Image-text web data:
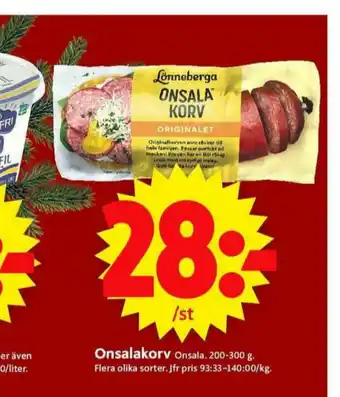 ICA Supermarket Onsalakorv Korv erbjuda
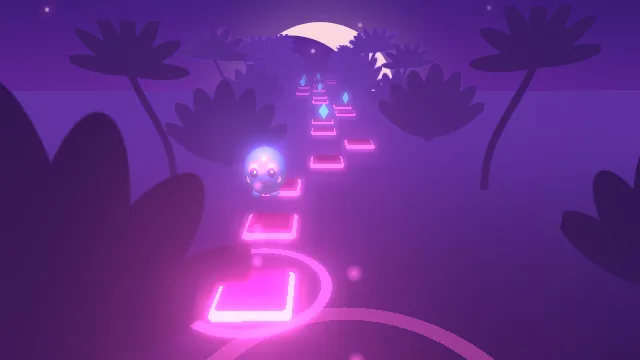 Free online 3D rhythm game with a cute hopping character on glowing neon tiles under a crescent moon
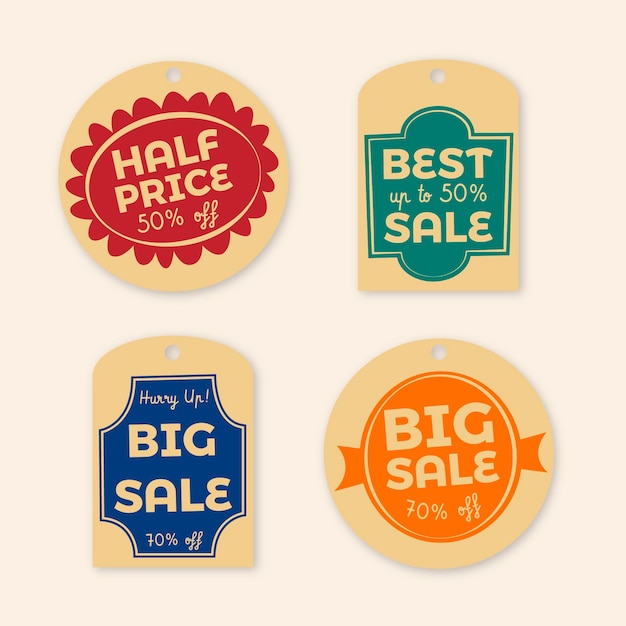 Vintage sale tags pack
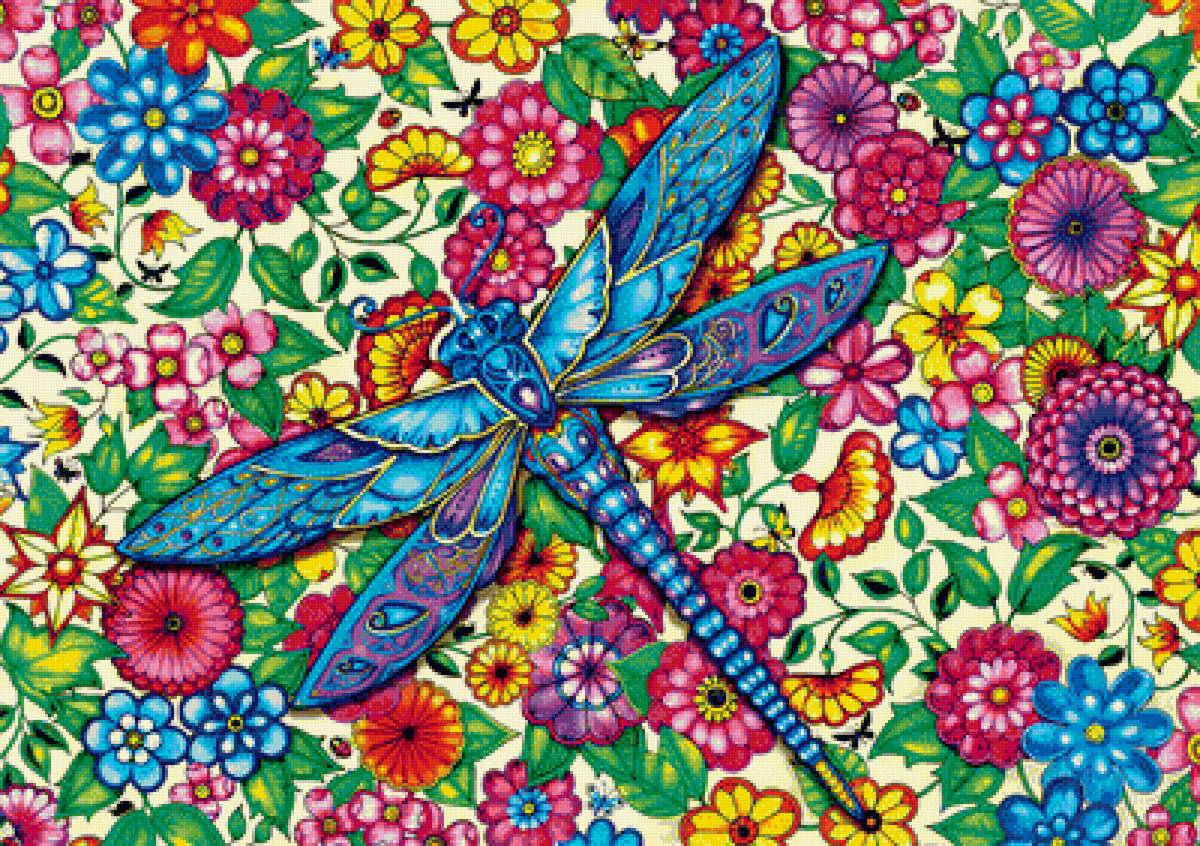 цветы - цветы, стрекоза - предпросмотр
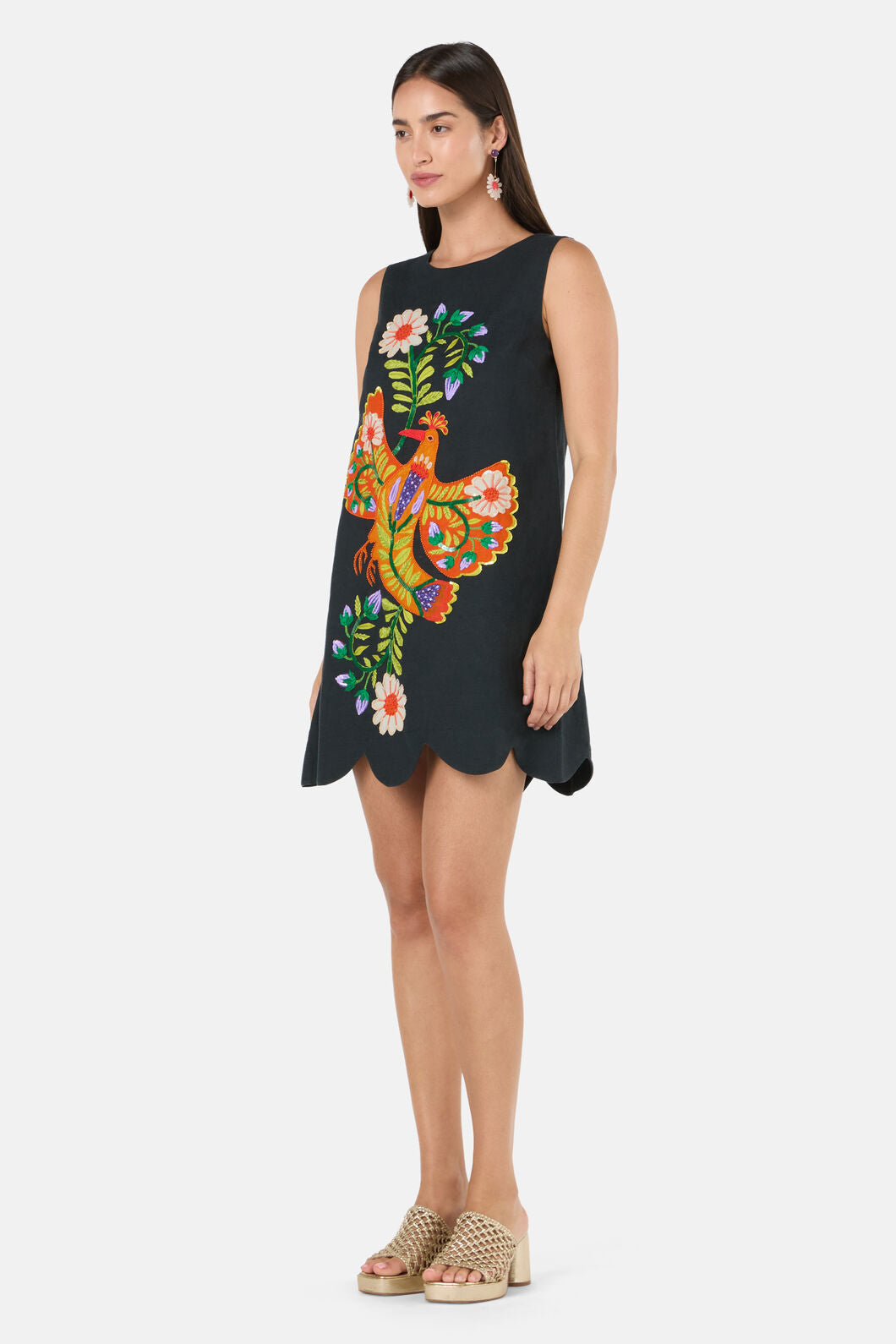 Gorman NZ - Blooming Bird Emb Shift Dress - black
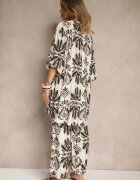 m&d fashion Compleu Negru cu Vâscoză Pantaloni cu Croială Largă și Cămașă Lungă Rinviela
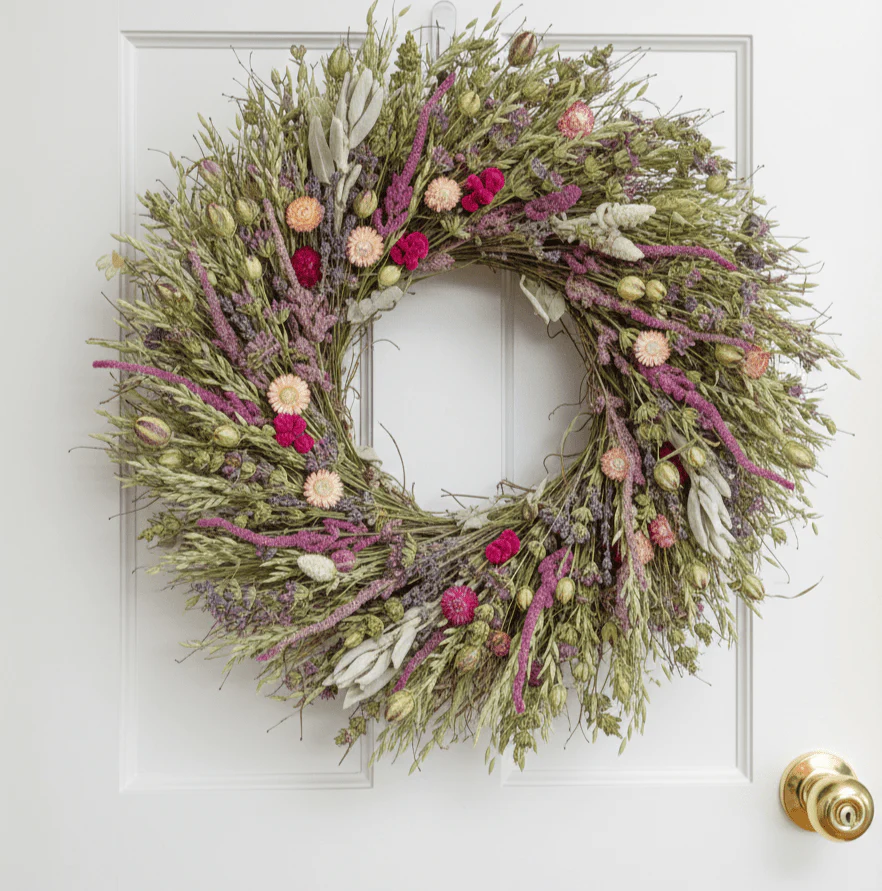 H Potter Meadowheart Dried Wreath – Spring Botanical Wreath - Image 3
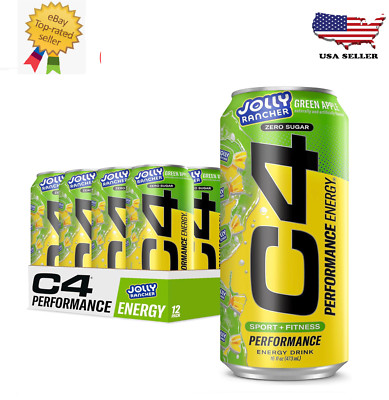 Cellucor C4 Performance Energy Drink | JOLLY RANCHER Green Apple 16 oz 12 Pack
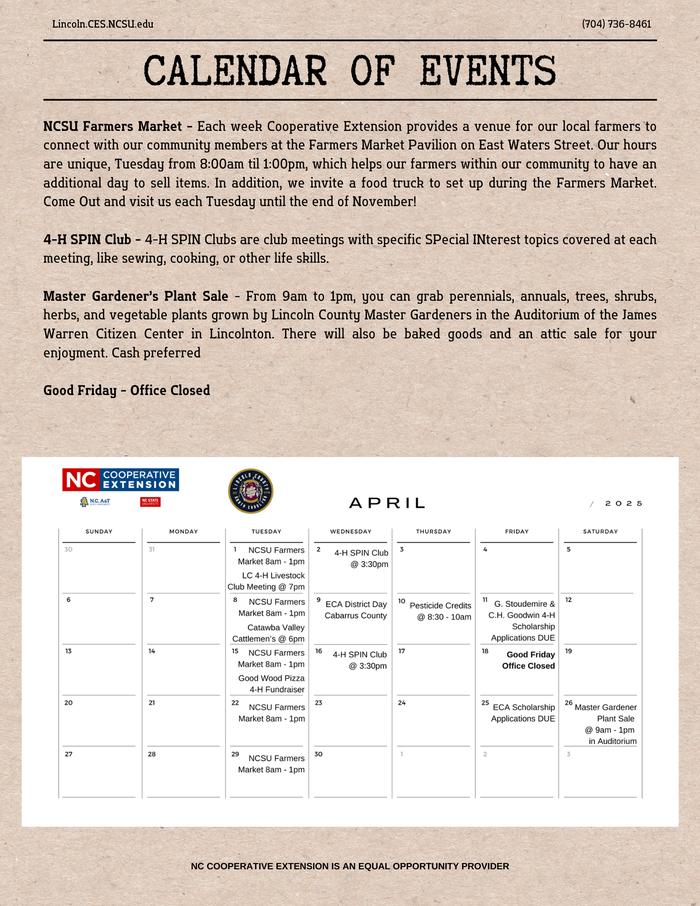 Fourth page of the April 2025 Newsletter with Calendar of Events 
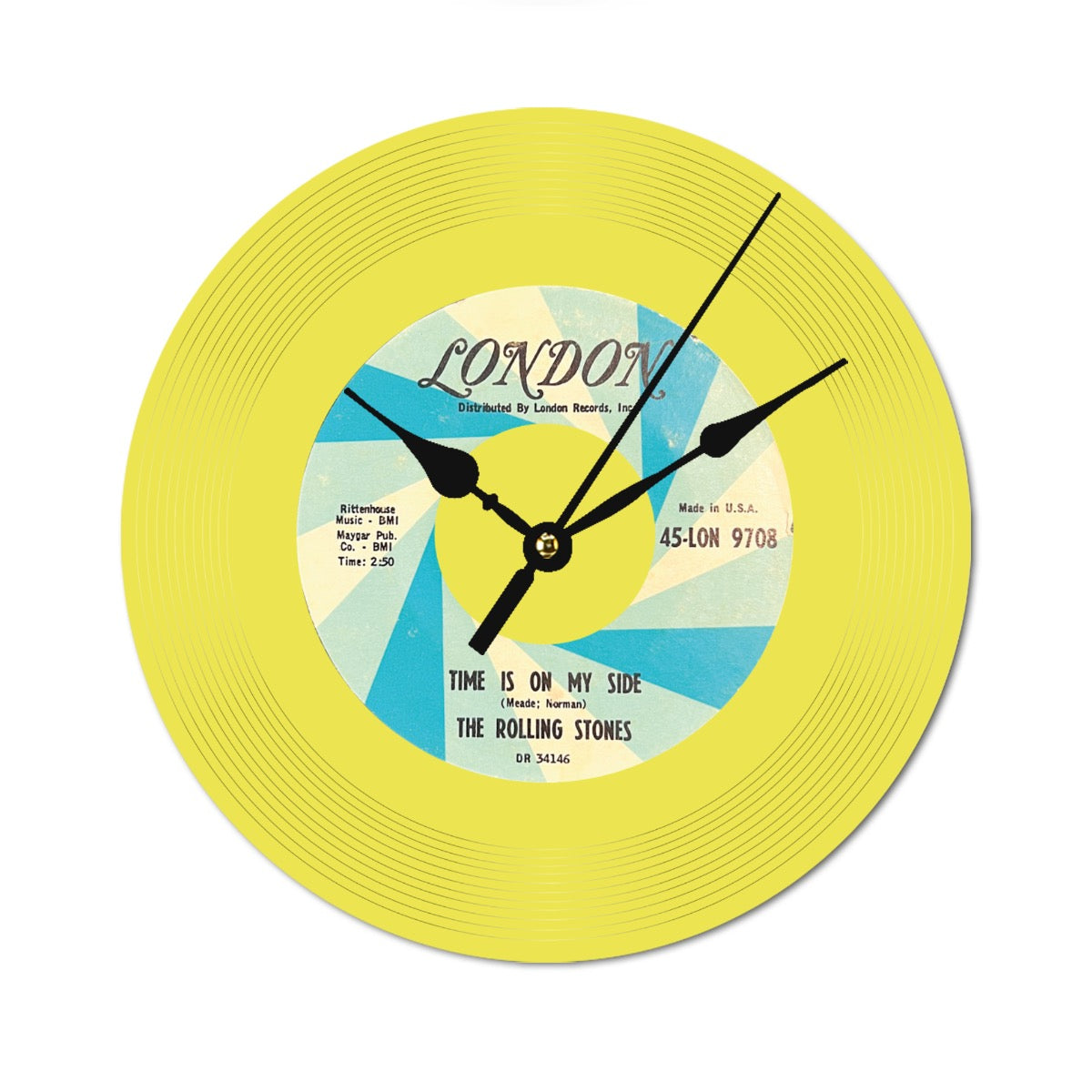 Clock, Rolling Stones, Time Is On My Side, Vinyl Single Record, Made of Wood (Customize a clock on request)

### Work instruction
Write out each of the lines above word for word, leaving out the pictures.

### Response for this exercise
 ICA Supermarket Onsalakorv Korv erbjuda
 Free online 3D rhythm game with a cute hopping character on glowing neon tiles under a crescent moon
 Vintage sale tags pack
 цветы - цветы, стрекоза - предпросмотр
 Gorman NZ - Blooming Bird Emb Shift Dress - black
 m&d fashion Compleu Negru cu Vâscoză Pantaloni cu Croială Largă și Cămașă Lungă Rinviela
 H Potter Meadowheart Dried Wreath – Spring Botanical Wreath - Image 3
 Cellucor C4 Performance Energy Drink | JOLLY RANCHER Green Apple 16 oz 12 Pack
 Fourth page of the April 2025 Newsletter with Calendar of Events 
 Clock, Rolling Stones, Time Is On My Side, Vinyl Single Record, Made of Wood (Customize a clock on request)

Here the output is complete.